Document passage —

2. The apparatus of claim 1, wherein the video stream comprises 360° panoramic video data, and wherein the portion of the video stream associated with the at least one of the plurality of participants comprises a perspective view of the at least one of the plurality of participants.
3. The apparatus of claim 1, wherein the instructions further cause the apparatus to increase the prominence of the portion of the video stream comprises the memory containing instructions to dynamically update a prominence score associated with the at least one of the plurality of participants.
4. The apparatus of claim 3, wherein each participant in the participant roster is assigned a prominence score based on a number of interest activities recorded over time, and wherein a display dynamically places participants based on the prominence score, and wherein the interest activities are selected from a group consisting of: speaking, gesturing, entering the video stream, or leaving the video stream.
5. The apparatus of claim 1, wherein the instructions further cause the apparatus to query a database to determine if at least one participant is designated for prominent placement in the display, and wherein the participant designation is either manually selected or selected based on the interest activities.
6. The apparatus of claim 1, wherein the media stream further comprises an audio stream and a data stream, and wherein the data stream comprises a document, a chat feed, or presentation slides.
7. A method of video conferencing comprising:
obtaining a first video stream;
analyzing the media stream to identify a plurality of video conference participants;
recording the identities of each participant in separate entries in a roster;
decoding the first video stream to produce a second video stream, wherein the second video stream comprises at least one perspective video of at least one participant in the video conference;
detecting an interest activity in the second video stream;
correlating the interest activity to an entry in the roster;
recording the correlation in the roster; and
configuring the second video stream to display video of the at least one participant at a location geographically remote from the camera based on the interest activity.

Task to complete — Reproduce the patent claims on video conferencing in full, word for word. The lines that come next are separate material and have no connection to the patent claims.

Provided data —
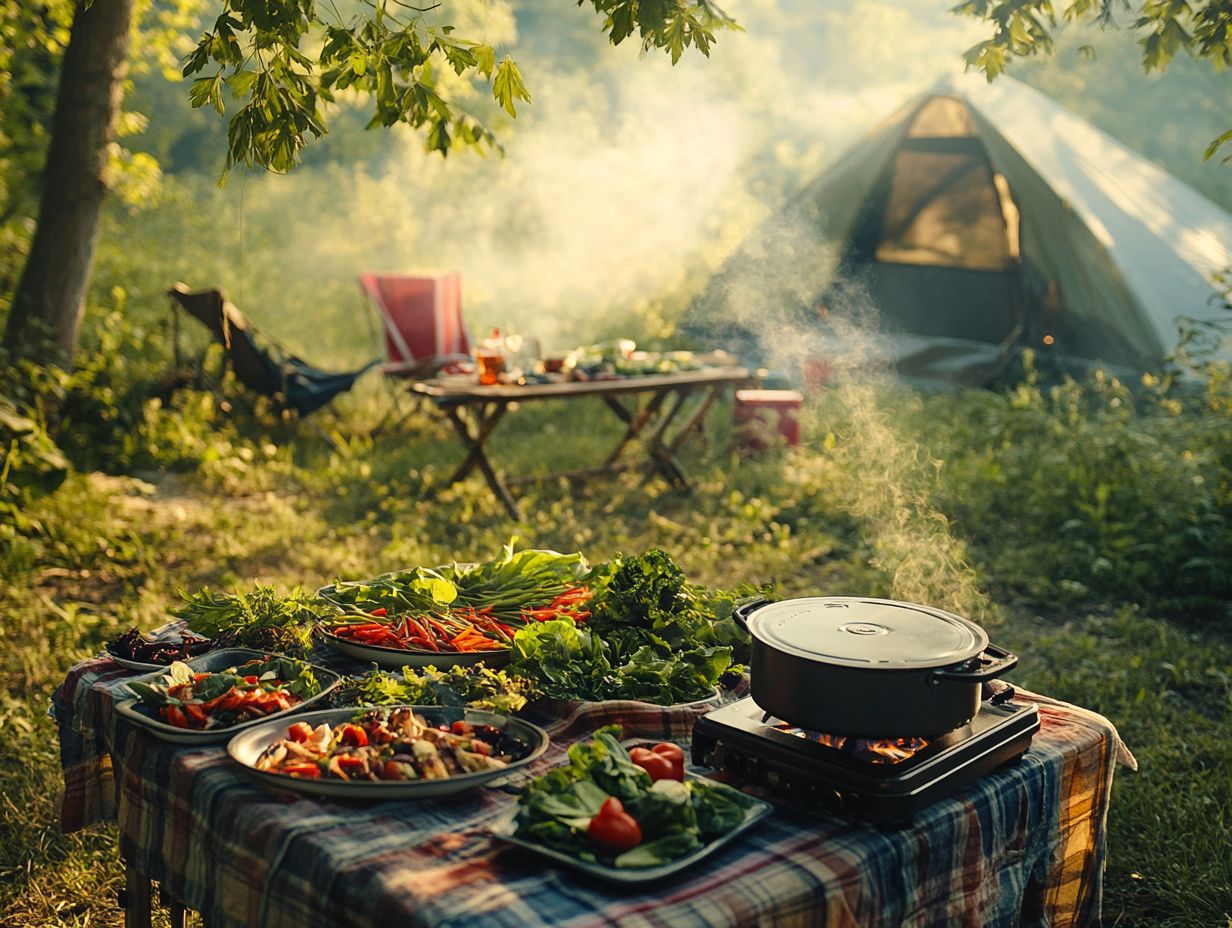 A variety of lightweight cookware sets, ideal for outdoor cooking and backpacking adventures.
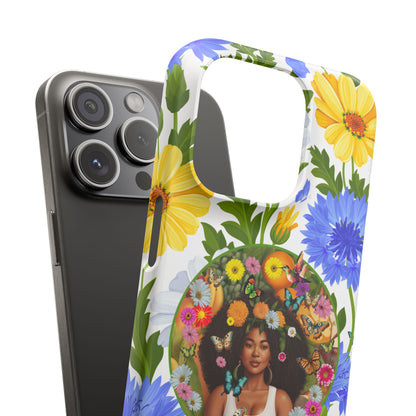 100% Organic Purple Plant Garden Snap Phone Case with Black Woman, for iPhone and Android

Solution to this exercise —
2. The apparatus of claim 1, wherein the video stream comprises 360° panoramic video data, and wherein the portion of the video stream associated with the at least one of the plurality of participants comprises a perspective view of the at least one of the plurality of participants.
3. The apparatus of claim 1, wherein the instructions further cause the apparatus to increase the prominence of the portion of the video stream comprises the memory containing instructions to dynamically update a prominence score associated with the at least one of the plurality of participants.
4. The apparatus of claim 3, wherein each participant in the participant roster is assigned a prominence score based on a number of interest activities recorded over time, and wherein a display dynamically places participants based on the prominence score, and wherein the interest activities are selected from a group consisting of: speaking, gesturing, entering the video stream, or leaving the video stream.
5. The apparatus of claim 1, wherein the instructions further cause the apparatus to query a database to determine if at least one participant is designated for prominent placement in the display, and wherein the participant designation is either manually selected or selected based on the interest activities.
6. The apparatus of claim 1, wherein the media stream further comprises an audio stream and a data stream, and wherein the data stream comprises a document, a chat feed, or presentation slides.
7. A method of video conferencing comprising:
obtaining a first video stream;
analyzing the media stream to identify a plurality of video conference participants;
recording the identities of each participant in separate entries in a roster;
decoding the first video stream to produce a second video stream, wherein the second video stream comprises at least one perspective video of at least one participant in the video conference;
detecting an interest activity in the second video stream;
correlating the interest activity to an entry in the roster;
recording the correlation in the roster; and
configuring the second video stream to display video of the at least one participant at a location geographically remote from the camera based on the interest activity.